Just had the ignition switch changed on my 2008 Chrysler Town and Country for a hefty cost and 2 days later the car is not starting.Now it’s the battery.Just an observation if the ignition switch drains the battery wouldn’t the mechanic look at that as well,just saying
I have a Nissan Pathfinder 2004. At times, it stalls immediately after starting; other times, it takes a while before it starts. There is this very loud and rapid clicking sound when it takes longer to start. It appears like the sound is from the starter area under the hood.
Could this be an ignition switch problem as the starter is fine.
How do you know the starter is fine?
Hi i have a 2013 Ford Taurus my dashboard lights and radio come on and headlights but it wont turn over it says nothing, no clicks no nothing
Your battery could be dead. Sometimes the accessories will work, but the battery won’t have enough amps to turn the starter motor.
I have a 2007 Kia optima LX hard for the key to start once I get it started it’s ok
Is the car cranking for a while, or is it hard to even turn the key?
I have 2010 Dodge Caravan and when I turn on the van i have to do it more than once. After my 2nd or 3rd attempt it turns on what could it be the ignition switch a cable. Nothing appears on my dash bored after it turns on.
Is the van more likely to stay running when you give it a little gas as you try to start it?
My car is in Anti-Theft Security Mode, I have put my key into the ignition, and it will sometimes turn on (the dashboard lights, the air conditioner, the music) but it won’t start. I understand it is because it is in Anti-Theft Security mode, but I’ve never had it do this and I’ve had the car for 5 years. Now when I go back outside to place the key in the ignition, the radio, the dashboard lights will begin to flicker like crazy and I hear a ticking/clicking noise while the anti-theft is flashing like crazy… I don’t have the money to trial and error, so what could this be? Is it just the Anti-Theft security lock or could it be something more severe?

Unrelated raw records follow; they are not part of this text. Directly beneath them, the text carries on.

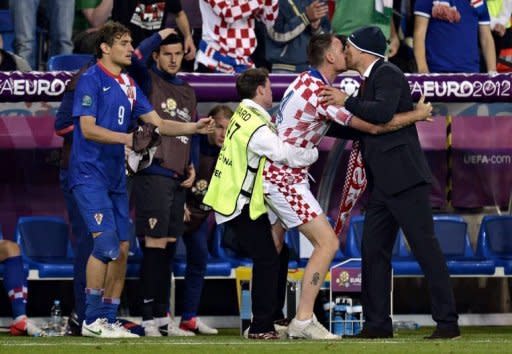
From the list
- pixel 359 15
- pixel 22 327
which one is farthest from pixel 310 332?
pixel 359 15

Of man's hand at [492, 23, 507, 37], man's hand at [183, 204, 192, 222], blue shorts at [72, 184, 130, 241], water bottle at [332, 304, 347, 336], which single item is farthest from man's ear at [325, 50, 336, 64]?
man's hand at [492, 23, 507, 37]

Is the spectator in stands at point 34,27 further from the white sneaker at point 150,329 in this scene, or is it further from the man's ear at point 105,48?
the white sneaker at point 150,329

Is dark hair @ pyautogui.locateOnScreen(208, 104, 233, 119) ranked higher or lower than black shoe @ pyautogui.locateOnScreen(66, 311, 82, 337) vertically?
higher

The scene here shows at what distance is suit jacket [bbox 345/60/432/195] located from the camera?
32.2ft

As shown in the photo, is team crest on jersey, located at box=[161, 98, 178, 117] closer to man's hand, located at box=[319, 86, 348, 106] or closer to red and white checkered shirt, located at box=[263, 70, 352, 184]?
red and white checkered shirt, located at box=[263, 70, 352, 184]

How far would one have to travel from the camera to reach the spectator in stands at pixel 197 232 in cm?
1212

I don’t know. Does your key have a battery? If so, when was the last time it was replaced?
2004 dodge ram 1500. I’ve noticed that when I turn off the truck and get out the radio will turn on and then I hear clicking/ blocking noise coming from under the hood.
This also happens later on in the evening. I’ll go to leave and the radio on the blocking/ clicking sound would be going off, sometimes I can start the truck back up and jiggle the ignition and if I’m late then the truck won’t start.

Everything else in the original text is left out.